CURITIBA - Cinco dias após a ação da Polícia Militar que deixou 213 professores e 21 policiais feridos, o secretário de Segurança do Paraná, Fernando Francischini, rompeu nesta segunda-feira, 4, o silêncio e se posicionou pela primeira vez. “Não tem justificativa para o que aconteceu. As imagens são terríveis e nada justifica”, disse.

Em entrevista coletiva, Francischini afirmou que a PM é responsável pela ação, que foi criticada por entidades ligadas aos direitos humanos, pela Presidência da República e até por aliados do governador Beto Richa (PSDB). 

“O controle de uma operação de campo é da polícia. A secretaria é responsável por fazer a gestão da pasta. Isso é tentar politizar a questão”, afirmou.

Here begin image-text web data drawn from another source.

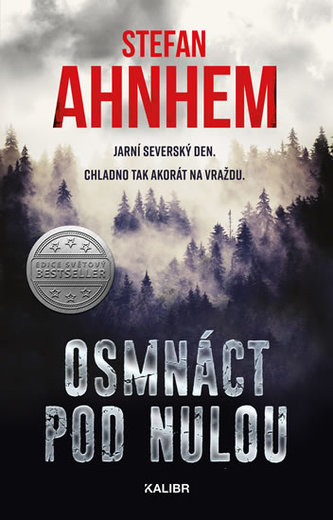 Osmnáct pod nulou (Stefan Ahnhem, 2019)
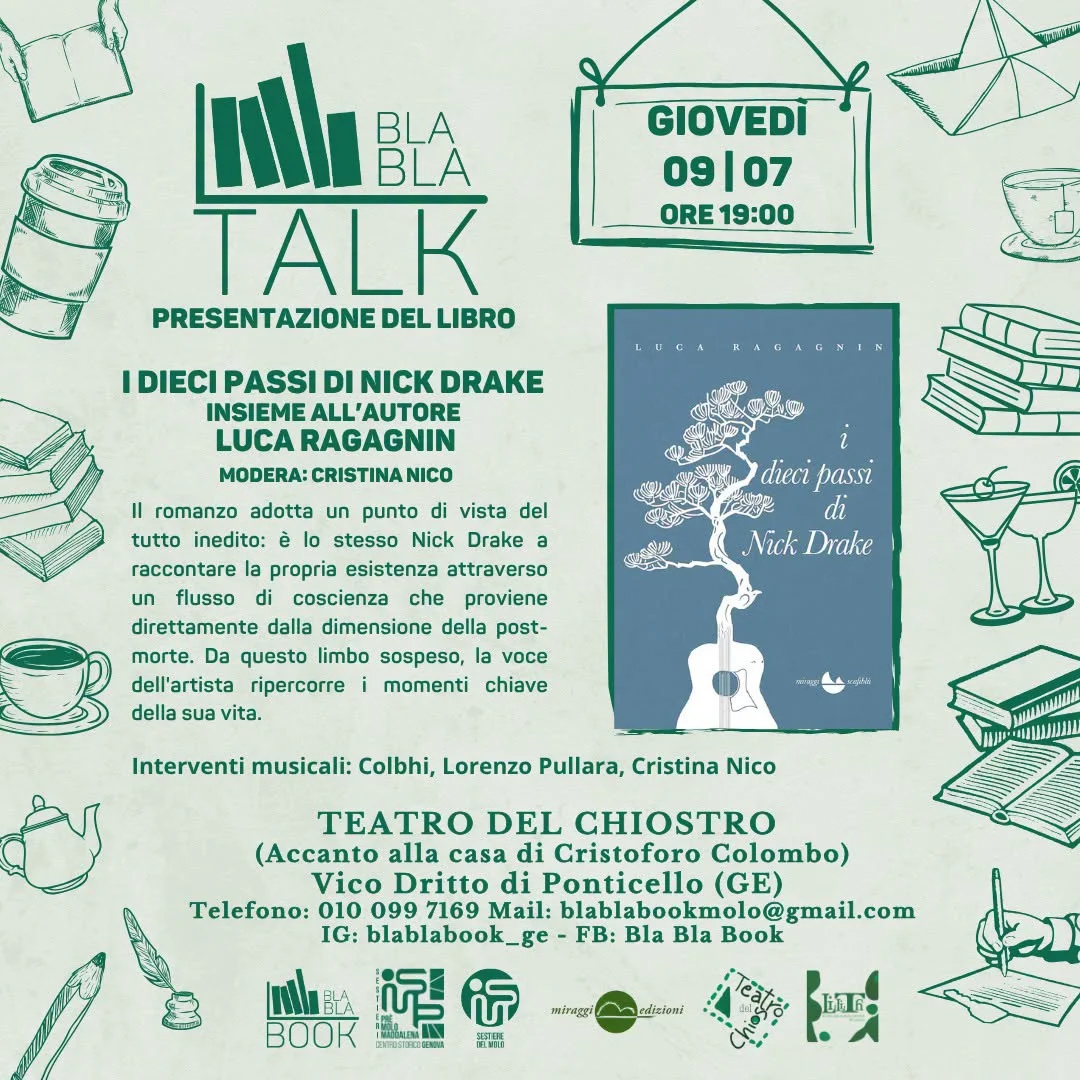 Bla Bla Talk - I DIECI PASSI DI NICK DRAKE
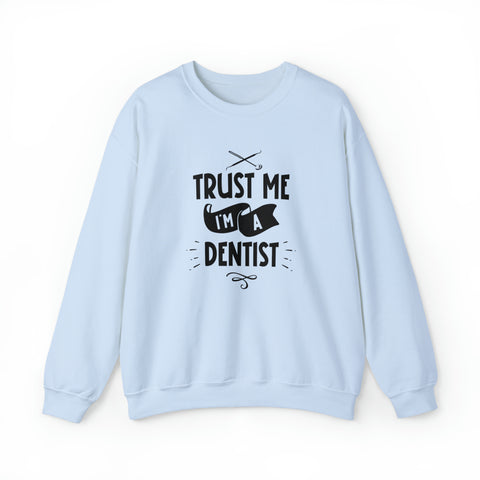 Unisex Trust Me I'm a Dentist Sweatshirt S Light Blue 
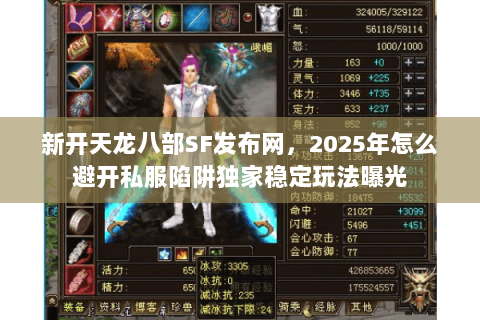 新开天龙八部SF发布网，2025年怎么避开私服陷阱独家稳定玩法曝光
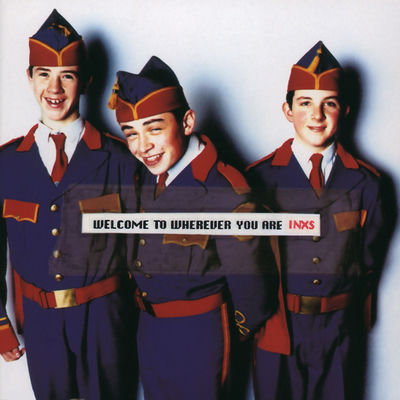 The cover of Welcome to Wherever You Are by INXS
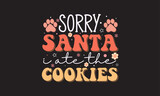 Fototapeta  - Retro Christmas Dog Bandana SVG Design, I believe in Santa paws, Merry Christmas 2023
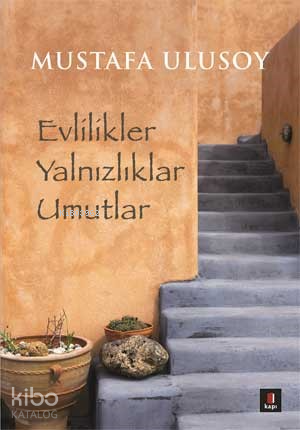 Evlilikler Yalnızlıklar Umutlar - 2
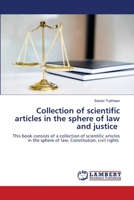 Collection of scientific articles in the sphere of law and justice: This book consists of a collection of scientific articles in the sphere of law, Constitution, civil rights 6205633841 Book Cover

Francischini disse que há vídeos que mostram que havia grupos radicais na manifestação de quarta-feira passada, quando a polícia prendeu 14 pessoas. A Associação dos Defensores Públicos do Paraná e a Ordem dos Advogados do Brasil do Paraná (OAB-PR), que acompanharam as detenções, informaram que nenhum dos detidos foi identificado como black bloc.

“Temos duas obrigações. A primeira é instaurar um inquérito com todo o rigor necessário. A segunda é que temos de avaliar a atuação dos grupos radicais, que foram o grande estopim do movimento policial.”